Addio alla depressione con un’app combinata a una terapia cognitiva-comportamentale

I ricercatori del Mount Sinai Hospital di New York hanno messo a punto un’app che potrebbe rappresentare una nuova frontiera terapeutica per chi soffre di depressione, che negli ultimi 10 anni è aumentata del 20%: mostrando ai pazienti volti di persone di cui dovevano riconoscere le emozioni e facendo ricordare il numero di volte in cui quella stessa emozione era già stata incontrata precedentemente, gli studiosi sono arrivati a ridurre del 42% i sintomi del disturbo depressivo, grazie a una rinormalizzazione dell’attività in diverse aree del cervello.

Processi cold e hot

“Esistono due tipi di processi cognitivi coinvolti nella depressione: quelli cold e quelli hot. I primi riguardano l’attenzione, le funzioni esecutive e la memoria e in questi non interviene l’emotività – spiega il medico psichiatra Claudio Mencacci, direttore del dipartimento di Neuroscienze al Fatebenefratelli- Sacco di Milano – I processi hot sono invece influenzati dalle emozioni: in questi casi aumenta la percezione delle cose negative e la persona ha più attenzione verso espressioni facciali di tristezza”.

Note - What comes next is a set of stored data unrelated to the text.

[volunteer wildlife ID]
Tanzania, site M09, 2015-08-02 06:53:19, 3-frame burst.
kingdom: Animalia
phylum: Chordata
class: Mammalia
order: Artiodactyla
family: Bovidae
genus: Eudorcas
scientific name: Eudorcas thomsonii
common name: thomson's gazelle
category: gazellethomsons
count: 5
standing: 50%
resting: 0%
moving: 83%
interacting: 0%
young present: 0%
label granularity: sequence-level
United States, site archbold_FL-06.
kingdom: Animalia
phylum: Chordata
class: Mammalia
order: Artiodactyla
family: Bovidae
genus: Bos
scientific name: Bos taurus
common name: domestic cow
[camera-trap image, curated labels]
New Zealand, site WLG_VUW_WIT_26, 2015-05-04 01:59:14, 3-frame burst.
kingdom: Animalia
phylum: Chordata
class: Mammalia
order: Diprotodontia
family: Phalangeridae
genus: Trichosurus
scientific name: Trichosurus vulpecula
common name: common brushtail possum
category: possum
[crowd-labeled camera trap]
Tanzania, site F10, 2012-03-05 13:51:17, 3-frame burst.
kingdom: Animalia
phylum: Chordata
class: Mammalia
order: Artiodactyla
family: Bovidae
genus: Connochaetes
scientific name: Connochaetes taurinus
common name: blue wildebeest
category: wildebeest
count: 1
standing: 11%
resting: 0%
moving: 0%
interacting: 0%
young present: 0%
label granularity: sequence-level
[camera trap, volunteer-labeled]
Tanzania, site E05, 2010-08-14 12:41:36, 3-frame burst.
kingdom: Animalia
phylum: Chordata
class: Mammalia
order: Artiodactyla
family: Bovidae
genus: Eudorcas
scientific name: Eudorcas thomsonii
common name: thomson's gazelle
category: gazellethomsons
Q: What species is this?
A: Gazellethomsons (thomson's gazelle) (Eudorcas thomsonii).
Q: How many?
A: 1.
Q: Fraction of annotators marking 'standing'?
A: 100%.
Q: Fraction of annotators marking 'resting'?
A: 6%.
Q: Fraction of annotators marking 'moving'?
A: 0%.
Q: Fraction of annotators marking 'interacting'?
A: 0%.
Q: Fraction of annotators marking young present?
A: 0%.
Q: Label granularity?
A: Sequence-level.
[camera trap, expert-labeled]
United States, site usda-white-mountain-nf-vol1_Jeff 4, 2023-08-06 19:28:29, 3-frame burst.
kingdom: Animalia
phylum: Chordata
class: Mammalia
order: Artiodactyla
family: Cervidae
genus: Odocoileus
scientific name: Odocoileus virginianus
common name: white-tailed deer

I ricercatori hanno notato una risposta esagerata dell’amigdala ai volti che mostrano emozioni negative e una riduzione della risposta nella corteccia prefrontale dorsolaterale, fondamentale per il controllo e la regolazione degli stimoli avversi. A questo punto entra in gioco l’applicazione sviluppata, per mostrare le facce di individui di cui i pazienti dovevano riconoscere le emozioni e arrivare a una rinormalizzazione nelle persone depresse della capacità di osservare e individuare anche gli stati d’animo positivi negli altri.

Imparare a riconoscere le emozioni positive

“La terapia cognitiva – comportamentale tende a contrastare questa disarmonizzazione che si verifica nei processi cognitivi hot – prosegue Mencacci – Di fronte a una percezione di sole informazioni negative si cerca di costruire un metaforico muro fatto anche di stimoli positivi che possono aiutare a contrastare gli altri”.

Grazie a questo tipo di terapia si riesce si riequilibrano le aree cerebrali, con un aumento del controllo della corteccia prefrontale e una diminuzione dell’attività dell’amigdala. Tuttavia a volte questo percorso non è sufficiente e bisogna comunque ricorrere a terapie farmacologiche.

“Nelle forme di depressione sottosoglia e lievi le psicoterapie cognitive hanno una funzione equivalente a trattamenti medici, mentre nelle forme medie e gravi non sono sufficienti – conclude Mencacci – Anche gli antidepressivi agiscono sui processi cognitivi hot, portando a un aumento degli stimoli positivi e a una diminuzione di quelli i negativi. Lo fanno però con dei meccanismi down-top, cioè attraverso la regolazione dei circuiti neurotrasmettitoriali”. 

Intanto l’Organizzazione Mondiale della Sanità diffonde dati preoccupanti relativi all’aumento di casi nel mondo di depressione, tanto che la malattia sarà nel 2020 al secondo posto tra le cause di invalidità. Il cosiddetto “male oscuro”, che secondo alcuni studi avrebbe ereditato dai geni dell’uomo di Neanderthal, è diventata oggi la malattia più temuta da un italiano su tre.